═══ EXERCISE INPUT ═══

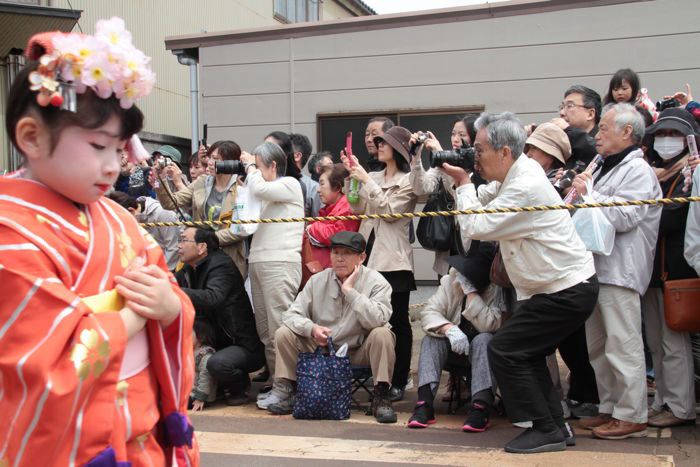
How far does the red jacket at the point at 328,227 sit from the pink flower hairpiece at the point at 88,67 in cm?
402

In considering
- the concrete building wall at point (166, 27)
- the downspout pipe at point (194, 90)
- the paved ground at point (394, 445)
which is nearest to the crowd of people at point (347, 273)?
the paved ground at point (394, 445)

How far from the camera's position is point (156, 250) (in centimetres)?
221

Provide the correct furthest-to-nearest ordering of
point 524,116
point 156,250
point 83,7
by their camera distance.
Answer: point 83,7, point 524,116, point 156,250

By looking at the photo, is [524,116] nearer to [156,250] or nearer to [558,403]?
[558,403]

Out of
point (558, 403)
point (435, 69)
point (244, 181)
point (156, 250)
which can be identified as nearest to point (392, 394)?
point (558, 403)

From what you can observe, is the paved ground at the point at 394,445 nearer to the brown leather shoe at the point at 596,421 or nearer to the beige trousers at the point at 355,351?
the brown leather shoe at the point at 596,421

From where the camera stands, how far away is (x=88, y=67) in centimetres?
191

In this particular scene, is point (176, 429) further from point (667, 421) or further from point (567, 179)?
point (667, 421)

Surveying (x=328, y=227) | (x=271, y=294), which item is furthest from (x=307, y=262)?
(x=271, y=294)

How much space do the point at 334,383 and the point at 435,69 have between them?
15.7ft

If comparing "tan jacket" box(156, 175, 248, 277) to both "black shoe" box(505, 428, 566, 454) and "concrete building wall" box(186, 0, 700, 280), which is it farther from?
A: "black shoe" box(505, 428, 566, 454)

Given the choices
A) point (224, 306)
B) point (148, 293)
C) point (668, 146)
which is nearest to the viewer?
point (148, 293)

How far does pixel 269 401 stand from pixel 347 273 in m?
1.05

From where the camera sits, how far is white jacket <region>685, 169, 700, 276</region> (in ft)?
14.7
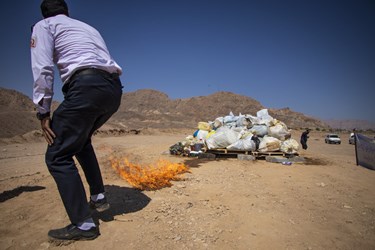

═══

- WHAT YOU HAVE TO DO -
Repeat the lines from the one containing "By looking at" through the end of the records, both included, keeping every word unchanged. Leave the pictures out.

- THE REPLY -
By looking at the photo, is [524,116] nearer to [156,250] or nearer to [558,403]?
[558,403]

Out of
point (558, 403)
point (435, 69)
point (244, 181)
point (156, 250)
which can be identified as nearest to point (392, 394)?
point (558, 403)

From what you can observe, is the paved ground at the point at 394,445 nearer to the brown leather shoe at the point at 596,421 or nearer to the beige trousers at the point at 355,351?
the brown leather shoe at the point at 596,421

From where the camera stands, how far away is (x=88, y=67) in centimetres?
191

In this particular scene, is point (176, 429) further from point (667, 421) or further from point (567, 179)?
point (667, 421)

Surveying (x=328, y=227) | (x=271, y=294), which item is furthest from (x=307, y=262)?
(x=271, y=294)

How much space do the point at 334,383 and the point at 435,69 have between them?
15.7ft

If comparing "tan jacket" box(156, 175, 248, 277) to both "black shoe" box(505, 428, 566, 454) and "concrete building wall" box(186, 0, 700, 280), which is it farther from?
A: "black shoe" box(505, 428, 566, 454)

Given the choices
A) point (224, 306)
B) point (148, 293)
C) point (668, 146)
which is nearest to the viewer?
point (148, 293)

How far does pixel 269 401 stand from pixel 347 273 in m?
1.05

From where the camera sits, how far is white jacket <region>685, 169, 700, 276</region> (in ft)?
14.7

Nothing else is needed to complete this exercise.